→ Given problem 1
In the forum discussion, why do many southern Indians think English needs to stay a national language?
→ Given problem 2
Render this sentence from the forum discussion in Spanish: "They were too alienated from the form of self-proclaimed socialism which existed at the time."
→ Given problem 3
Set down the forum discussion from "Of course its" to "and struggled there.".

→ Text section
++++++++

In cases where wrong actions of business organisations, the backwardness of certain sections of workers, the provocations of counter-revolutionary elements or, lastly, lack of foresight on the part of the trade union organisations themselves lead to open disputes in the form of strikes in state enterprises, and so forth, the task of the trade unions is to bring-about the speediest settlement of a dispute by taking measures in conformity with the general nature of trade union activities, that is, by taking steps to remove the real injustices and irregularities and to satisfy the lawful and practicable demands of the masses, by exercising political influence on the masses, and so forth.
One of the most important and infallible tests of the correctness and success of the activities of the trade unions is the degree to which they succeed in averting mass disputes in state enterprises by pursuing a far-sighted policy with a view to effectively protecting the interests of the masses of the workers in all respects and to removing in time all causes of dispute.The trade unions, people's courts and party committees in the factories were supposed to be more than adequate for solving any labor disputes.
Agathor
10th January 2012, 05:22
It's no coincidence that capitalist countries spent most of their energy trying to demonize and destroy these states.
Nike spends most of it's energy trying to destroy Adidas.
Sinister Cultural Marxist
10th January 2012, 14:40
And how were the Trotskyists in action (not in theory)?
There were enough all over the world for the USSR to deem it worthwhile to use Comintern to control the parties. Anyhow, many of the "rebels" were Communists from within the party as well as outside. That's why they set up worker's councils!
The funny thing about India is a lot of southern Indians think English needs to stay a national language because Hindi represents the north and not the south while English is a neutral tongue.
As for US imperialism not being relevant, tell me which you're more likely to find in Budapest today: signs and products in English or in Russian? A McDonald's or a joint selling borscht and blini? TV shows from the US or from Russia? I rest my case. Central/Eastern Europe is positively inundated with American culture as a sign of US dominance and there's nary a protest from all the fretting voices who so passionately hated "Russian tyranny". What crock.
Of course its inundated with American culture, but resentment towards foreign imperialism takes time to build. It doesn't appear overnight. The point is that Russian Imperialism had a much more direct as well as a longer history, especially in places like the Baltic states, but also in Hungary after 1956.
Because that system wasn't well defended enough. Paris went back to square one and then some after 1871, but that doesn't condemn the Commune. Spain went back to square one after 1938, but that doesn't condemn all the revolutionaries who fought and struggled there.
The commune and spain were defeated by military force, whereas Eastern Europe collapsed from its own internal contradictions. Why wasn't it defended? Because the working class didn't see it as a system worth fighting for. They were too alienated from the form of self-proclaimed socialism which existed at the time.
You've never shown us the distinction.
The distinction between the party structure elite and the working class is based on the fact that the party elite have structural benefits from political connections and unique access to the economic planning process, which they have an interest in protecting, which the working class lacks.

++++++++

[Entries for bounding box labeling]
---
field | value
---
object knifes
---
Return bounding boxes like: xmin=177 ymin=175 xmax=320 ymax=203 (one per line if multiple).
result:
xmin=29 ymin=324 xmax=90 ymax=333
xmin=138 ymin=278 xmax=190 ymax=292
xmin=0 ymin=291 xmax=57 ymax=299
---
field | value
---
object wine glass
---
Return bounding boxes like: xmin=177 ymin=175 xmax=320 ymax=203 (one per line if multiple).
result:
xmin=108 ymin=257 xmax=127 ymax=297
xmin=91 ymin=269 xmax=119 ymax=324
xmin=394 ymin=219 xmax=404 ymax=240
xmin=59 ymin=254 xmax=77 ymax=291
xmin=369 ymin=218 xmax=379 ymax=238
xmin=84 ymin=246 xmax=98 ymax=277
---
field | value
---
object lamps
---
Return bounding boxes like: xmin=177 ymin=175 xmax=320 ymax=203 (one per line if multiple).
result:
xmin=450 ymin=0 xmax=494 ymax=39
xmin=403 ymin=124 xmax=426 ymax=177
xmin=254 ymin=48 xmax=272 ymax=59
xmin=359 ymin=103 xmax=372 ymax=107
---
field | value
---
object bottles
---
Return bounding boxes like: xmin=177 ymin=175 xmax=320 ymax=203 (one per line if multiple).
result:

++++++++

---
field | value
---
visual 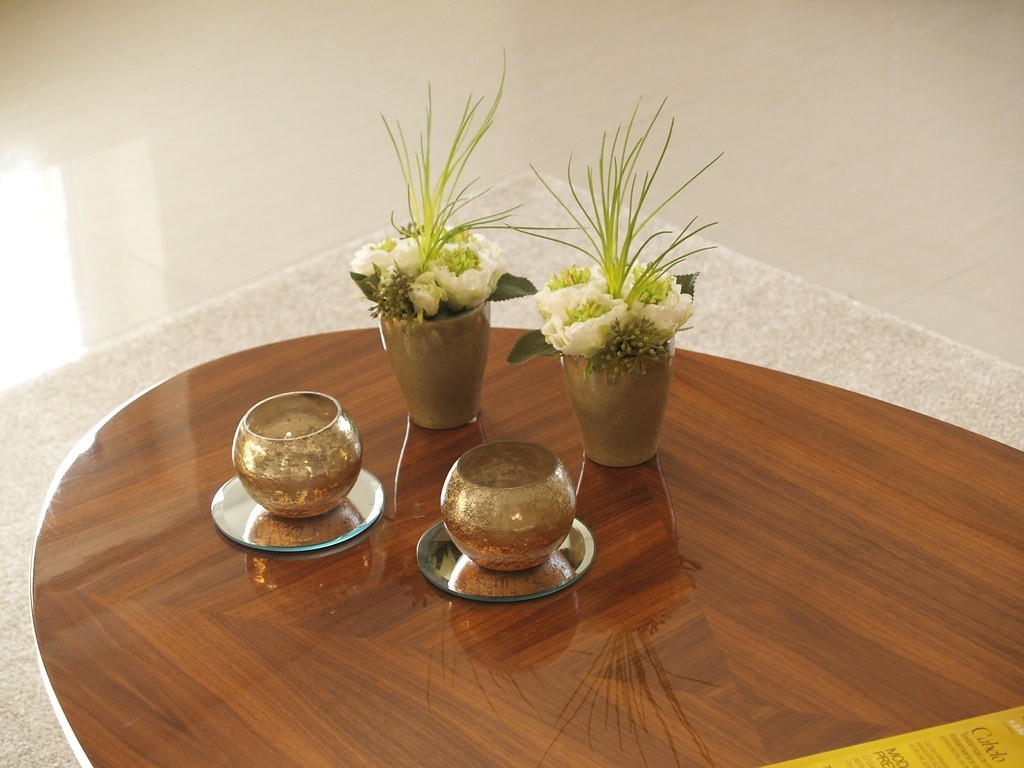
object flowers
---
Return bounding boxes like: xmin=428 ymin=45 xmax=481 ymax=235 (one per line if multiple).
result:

++++++++

→ Complete output 1
Because Hindi represents the north and not the south, while English is a neutral tongue.

→ Complete output 2
Estaban demasiado alienados de la forma de socialismo autoproclamado que existía en aquel momento.

→ Complete output 3
Of course its inundated with American culture, but resentment towards foreign imperialism takes time to build. It doesn't appear overnight. The point is that Russian Imperialism had a much more direct as well as a longer history, especially in places like the Baltic states, but also in Hungary after 1956.
Because that system wasn't well defended enough. Paris went back to square one and then some after 1871, but that doesn't condemn the Commune. Spain went back to square one after 1938, but that doesn't condemn all the revolutionaries who fought and struggled there.